Question-26
Consider a database that has the relation schema CR(StudentName, CourseName). An instance of the schema CR is as given below:
| Student Name | Course Name |
|---|---|
| SA | CA |
| SA | CB |
| SA | CC |
| SB | CB |
| SB | CC |
| SC | CA |
| SC | CB |
| SC | CC |
| SD | CA |
| SD | CB |
| SD | CC |
| SD | CD |
| SE | CD |
| SE | CA |
| SE | CB |
| SF | CA |
| SF | CB |
| SF | CC |
The following query is made on the database: \({ T1 \leftarrow \Pi_{\text{course Name}} (\sigma_{\text{Student Name} = 'SA'} (CR)) }\) \({ T2 \leftarrow CR \div T1 }\)
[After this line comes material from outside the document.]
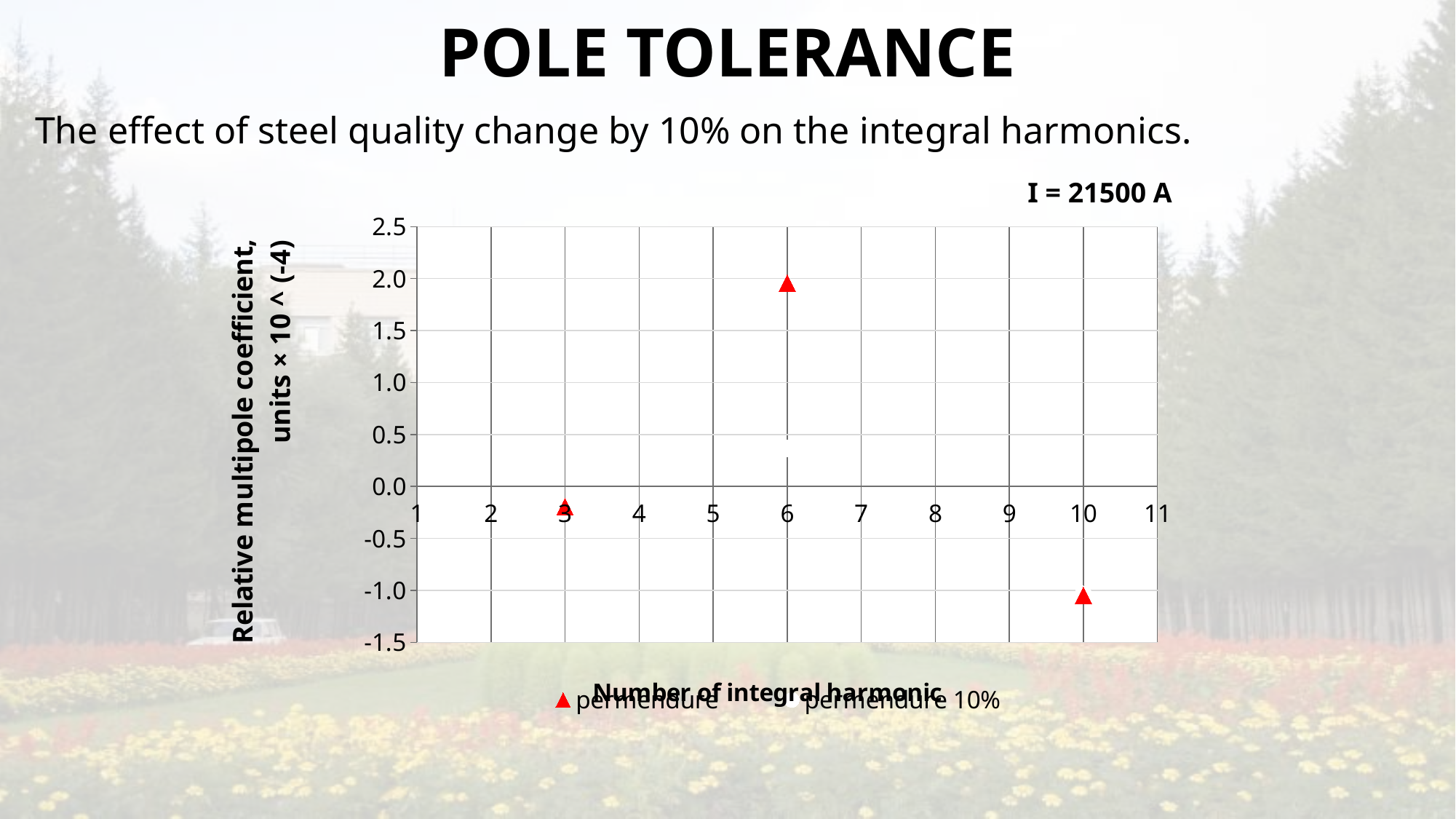
Is the value plotted at harmonic 6 greater or less than 1.5? greater At which integral harmonic number is the plotted relative multipole coefficient highest? 6 How many series does the legend list? 2 Is the value plotted at harmonic 10 greater or less than -0.5? less What kind of chart is shown on the slide? scatter chart What current value is annotated above the chart? I = 21500 A Is the value plotted at harmonic 3 greater or less than 0.5? less What are the two series names in the legend? permendure; permendure 10% Which has the larger plotted value, harmonic 3 or harmonic 10? harmonic 3 Which has the larger plotted value, harmonic 3 or harmonic 6? harmonic 6 At which integral harmonic number is the plotted relative multipole coefficient lowest? 10 How many red triangle data points are plotted for the permendure series? 3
The number of rows in T2 is _____________.
\(4\)
The query \({ T1 \leftarrow \Pi_{\text{course Name}} (\sigma_{\text{Student Name} = 'SA'} (CR)) }\) selects all the course names where the Student Name is ‘SA’, resulting in T1 containing course names ‘CA’, ‘CB’, and ‘CC’.
The query \({ T2 \leftarrow CR \div T1 }\) performs division between CR and T1. The result T2 contains tuples from CR that have all the course names from T1.
The output steps: 1. \({ CR \div \text{CA} }\): Gives students SA, SC, SD, SE, SF. 2. \({ CR \div \text{CB} }\): Gives students SA, SC, SD, SE, SF. 3. \({ CR \div \text{CC} }\): Gives students SA, SC, SD, SF.
Taking the intersection of these outputs gives the students SA, SC, SD, SF, which results in 4 rows in T2.